#### DATA RECORDS ####

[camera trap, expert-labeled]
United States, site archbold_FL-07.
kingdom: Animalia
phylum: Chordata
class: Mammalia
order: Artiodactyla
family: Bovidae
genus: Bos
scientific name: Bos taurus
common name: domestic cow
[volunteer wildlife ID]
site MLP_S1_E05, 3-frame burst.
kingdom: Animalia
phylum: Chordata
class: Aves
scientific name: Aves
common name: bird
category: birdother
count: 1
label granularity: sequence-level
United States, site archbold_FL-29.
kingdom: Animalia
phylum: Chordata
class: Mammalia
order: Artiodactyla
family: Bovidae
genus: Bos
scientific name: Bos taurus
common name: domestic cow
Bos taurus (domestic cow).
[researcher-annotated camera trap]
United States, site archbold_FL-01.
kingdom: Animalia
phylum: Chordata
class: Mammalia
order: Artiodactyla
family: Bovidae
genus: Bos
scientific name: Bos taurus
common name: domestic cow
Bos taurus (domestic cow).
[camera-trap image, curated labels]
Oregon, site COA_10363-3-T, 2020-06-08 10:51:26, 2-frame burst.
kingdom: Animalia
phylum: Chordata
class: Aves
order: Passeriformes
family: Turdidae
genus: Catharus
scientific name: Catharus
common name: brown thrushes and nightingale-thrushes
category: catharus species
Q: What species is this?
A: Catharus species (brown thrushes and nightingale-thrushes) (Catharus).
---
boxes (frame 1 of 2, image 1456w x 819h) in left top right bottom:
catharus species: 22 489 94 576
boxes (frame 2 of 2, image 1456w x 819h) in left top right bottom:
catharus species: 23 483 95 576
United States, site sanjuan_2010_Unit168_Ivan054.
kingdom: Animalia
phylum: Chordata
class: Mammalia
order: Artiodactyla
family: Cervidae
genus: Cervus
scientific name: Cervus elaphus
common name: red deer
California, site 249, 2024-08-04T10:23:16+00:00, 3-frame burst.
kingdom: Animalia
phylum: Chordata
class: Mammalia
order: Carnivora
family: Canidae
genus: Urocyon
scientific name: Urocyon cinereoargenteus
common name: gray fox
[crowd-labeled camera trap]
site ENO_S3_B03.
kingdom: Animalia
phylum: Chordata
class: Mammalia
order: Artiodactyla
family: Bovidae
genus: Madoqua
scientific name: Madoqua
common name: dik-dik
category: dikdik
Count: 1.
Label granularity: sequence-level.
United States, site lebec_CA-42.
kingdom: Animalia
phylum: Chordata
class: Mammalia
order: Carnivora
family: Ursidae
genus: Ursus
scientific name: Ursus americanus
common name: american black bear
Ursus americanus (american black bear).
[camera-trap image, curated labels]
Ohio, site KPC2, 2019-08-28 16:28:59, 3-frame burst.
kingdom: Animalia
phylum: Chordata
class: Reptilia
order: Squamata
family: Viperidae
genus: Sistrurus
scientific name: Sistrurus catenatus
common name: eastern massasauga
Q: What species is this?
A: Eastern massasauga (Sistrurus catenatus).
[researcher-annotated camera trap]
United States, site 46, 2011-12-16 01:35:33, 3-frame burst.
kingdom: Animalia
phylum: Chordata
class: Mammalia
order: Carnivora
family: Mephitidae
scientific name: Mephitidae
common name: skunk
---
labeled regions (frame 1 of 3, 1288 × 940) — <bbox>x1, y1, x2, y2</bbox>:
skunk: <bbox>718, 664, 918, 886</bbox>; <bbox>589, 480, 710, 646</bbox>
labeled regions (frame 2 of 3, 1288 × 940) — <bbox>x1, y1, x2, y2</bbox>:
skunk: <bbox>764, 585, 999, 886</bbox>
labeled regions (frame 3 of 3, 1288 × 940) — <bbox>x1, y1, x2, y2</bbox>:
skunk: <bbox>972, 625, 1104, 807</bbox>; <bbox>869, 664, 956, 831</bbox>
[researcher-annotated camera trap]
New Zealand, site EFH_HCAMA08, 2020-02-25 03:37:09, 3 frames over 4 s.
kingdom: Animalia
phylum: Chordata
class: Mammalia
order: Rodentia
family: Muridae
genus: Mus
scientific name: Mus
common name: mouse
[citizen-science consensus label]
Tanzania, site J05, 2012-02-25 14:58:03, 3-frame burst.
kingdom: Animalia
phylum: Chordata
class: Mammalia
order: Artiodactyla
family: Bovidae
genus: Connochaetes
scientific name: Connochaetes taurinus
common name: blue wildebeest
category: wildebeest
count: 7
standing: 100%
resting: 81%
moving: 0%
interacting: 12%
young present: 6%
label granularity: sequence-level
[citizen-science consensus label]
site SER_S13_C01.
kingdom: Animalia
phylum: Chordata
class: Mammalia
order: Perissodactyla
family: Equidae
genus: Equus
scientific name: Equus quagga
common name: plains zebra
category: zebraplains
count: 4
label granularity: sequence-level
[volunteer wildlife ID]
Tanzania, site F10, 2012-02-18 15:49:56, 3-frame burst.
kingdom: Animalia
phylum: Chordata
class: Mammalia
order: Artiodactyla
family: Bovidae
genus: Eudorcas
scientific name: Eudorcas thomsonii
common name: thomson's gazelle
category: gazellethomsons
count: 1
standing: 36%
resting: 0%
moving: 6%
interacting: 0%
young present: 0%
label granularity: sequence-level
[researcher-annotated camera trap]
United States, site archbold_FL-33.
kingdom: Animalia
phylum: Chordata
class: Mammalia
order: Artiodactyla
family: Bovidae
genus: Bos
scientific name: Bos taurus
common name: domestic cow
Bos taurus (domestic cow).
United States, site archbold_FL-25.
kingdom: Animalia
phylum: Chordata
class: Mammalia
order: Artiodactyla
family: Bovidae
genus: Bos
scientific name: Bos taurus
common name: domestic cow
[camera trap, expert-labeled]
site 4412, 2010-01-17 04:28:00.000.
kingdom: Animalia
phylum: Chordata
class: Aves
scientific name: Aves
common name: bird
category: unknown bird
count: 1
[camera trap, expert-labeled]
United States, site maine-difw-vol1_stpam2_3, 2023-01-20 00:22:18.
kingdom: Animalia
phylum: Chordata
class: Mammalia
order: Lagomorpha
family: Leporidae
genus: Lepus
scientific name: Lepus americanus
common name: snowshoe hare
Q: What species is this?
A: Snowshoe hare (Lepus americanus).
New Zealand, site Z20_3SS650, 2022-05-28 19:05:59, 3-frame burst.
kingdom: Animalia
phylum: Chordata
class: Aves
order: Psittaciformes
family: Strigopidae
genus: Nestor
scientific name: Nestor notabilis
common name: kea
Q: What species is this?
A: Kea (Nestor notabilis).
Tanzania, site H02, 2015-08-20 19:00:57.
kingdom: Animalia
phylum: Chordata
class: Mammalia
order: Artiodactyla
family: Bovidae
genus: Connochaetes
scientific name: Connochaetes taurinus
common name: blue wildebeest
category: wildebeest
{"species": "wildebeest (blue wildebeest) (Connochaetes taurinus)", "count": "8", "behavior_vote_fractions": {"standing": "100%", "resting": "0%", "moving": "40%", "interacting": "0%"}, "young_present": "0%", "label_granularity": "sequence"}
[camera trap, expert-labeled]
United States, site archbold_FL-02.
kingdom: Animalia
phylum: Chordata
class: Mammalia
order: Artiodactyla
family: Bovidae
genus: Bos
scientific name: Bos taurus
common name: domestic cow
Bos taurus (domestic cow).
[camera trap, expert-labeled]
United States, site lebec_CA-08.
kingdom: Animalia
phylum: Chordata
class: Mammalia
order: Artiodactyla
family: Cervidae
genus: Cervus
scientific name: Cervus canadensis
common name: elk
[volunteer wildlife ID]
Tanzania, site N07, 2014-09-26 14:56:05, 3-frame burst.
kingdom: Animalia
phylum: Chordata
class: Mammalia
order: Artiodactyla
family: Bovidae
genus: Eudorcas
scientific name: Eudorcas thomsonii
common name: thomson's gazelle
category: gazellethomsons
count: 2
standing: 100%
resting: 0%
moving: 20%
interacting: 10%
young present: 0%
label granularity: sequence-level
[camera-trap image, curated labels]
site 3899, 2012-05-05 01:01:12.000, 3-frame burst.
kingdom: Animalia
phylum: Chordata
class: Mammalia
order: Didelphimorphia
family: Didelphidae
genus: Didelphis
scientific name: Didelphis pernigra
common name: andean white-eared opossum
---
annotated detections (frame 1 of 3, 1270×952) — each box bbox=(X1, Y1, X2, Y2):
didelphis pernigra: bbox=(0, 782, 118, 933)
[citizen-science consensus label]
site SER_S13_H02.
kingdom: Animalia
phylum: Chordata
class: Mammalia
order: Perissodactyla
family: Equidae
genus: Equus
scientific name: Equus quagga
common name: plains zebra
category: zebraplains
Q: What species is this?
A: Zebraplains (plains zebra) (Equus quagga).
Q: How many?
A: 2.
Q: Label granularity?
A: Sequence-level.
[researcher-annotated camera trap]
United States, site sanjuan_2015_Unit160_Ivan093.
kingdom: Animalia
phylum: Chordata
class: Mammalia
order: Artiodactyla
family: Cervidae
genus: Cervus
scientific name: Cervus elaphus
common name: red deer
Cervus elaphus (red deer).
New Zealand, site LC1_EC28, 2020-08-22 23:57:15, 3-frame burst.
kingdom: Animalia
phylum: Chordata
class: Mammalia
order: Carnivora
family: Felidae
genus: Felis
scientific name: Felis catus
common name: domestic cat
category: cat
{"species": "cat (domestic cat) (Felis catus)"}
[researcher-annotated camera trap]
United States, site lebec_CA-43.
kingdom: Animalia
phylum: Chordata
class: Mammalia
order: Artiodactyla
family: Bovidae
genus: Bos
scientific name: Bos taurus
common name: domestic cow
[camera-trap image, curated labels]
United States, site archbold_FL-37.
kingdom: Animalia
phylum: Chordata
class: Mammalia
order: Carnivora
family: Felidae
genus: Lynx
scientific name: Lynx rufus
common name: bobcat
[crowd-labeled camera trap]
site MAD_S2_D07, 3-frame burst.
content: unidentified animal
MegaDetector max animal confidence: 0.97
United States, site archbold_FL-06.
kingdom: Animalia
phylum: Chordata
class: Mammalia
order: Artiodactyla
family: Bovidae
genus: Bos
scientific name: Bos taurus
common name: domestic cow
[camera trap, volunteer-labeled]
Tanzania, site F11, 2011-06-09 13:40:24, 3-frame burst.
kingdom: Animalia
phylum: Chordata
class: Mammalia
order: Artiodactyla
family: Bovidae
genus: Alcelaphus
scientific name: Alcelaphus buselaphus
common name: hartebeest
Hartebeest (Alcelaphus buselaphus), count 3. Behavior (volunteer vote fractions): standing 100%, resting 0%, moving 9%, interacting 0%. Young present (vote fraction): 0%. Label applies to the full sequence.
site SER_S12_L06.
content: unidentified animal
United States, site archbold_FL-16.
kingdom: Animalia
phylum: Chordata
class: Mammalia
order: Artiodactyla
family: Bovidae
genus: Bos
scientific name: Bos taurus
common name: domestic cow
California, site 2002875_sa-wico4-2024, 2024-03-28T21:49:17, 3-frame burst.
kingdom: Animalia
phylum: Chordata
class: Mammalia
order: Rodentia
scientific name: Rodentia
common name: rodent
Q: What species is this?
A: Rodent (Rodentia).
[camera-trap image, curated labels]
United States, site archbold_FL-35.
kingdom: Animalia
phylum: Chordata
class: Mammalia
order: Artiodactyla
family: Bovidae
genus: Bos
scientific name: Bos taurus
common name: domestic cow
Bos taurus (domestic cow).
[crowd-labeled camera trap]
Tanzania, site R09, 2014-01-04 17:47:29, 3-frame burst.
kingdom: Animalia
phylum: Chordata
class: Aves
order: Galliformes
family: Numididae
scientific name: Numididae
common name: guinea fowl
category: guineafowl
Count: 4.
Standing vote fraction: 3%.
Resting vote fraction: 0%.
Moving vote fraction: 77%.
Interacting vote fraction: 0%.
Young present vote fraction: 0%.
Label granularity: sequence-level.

####

§ **EXERCISE OBJECTIVE**
Out of the listing above, reproduce exactly the lines from the one with "order: Lagomorpha" up to and including the one with "common name: kea".

§ **FINISHED EXERCISE**
order: Lagomorpha
family: Leporidae
genus: Lepus
scientific name: Lepus americanus
common name: snowshoe hare
Q: What species is this?
A: Snowshoe hare (Lepus americanus).
New Zealand, site Z20_3SS650, 2022-05-28 19:05:59, 3-frame burst.
kingdom: Animalia
phylum: Chordata
class: Aves
order: Psittaciformes
family: Strigopidae
genus: Nestor
scientific name: Nestor notabilis
common name: kea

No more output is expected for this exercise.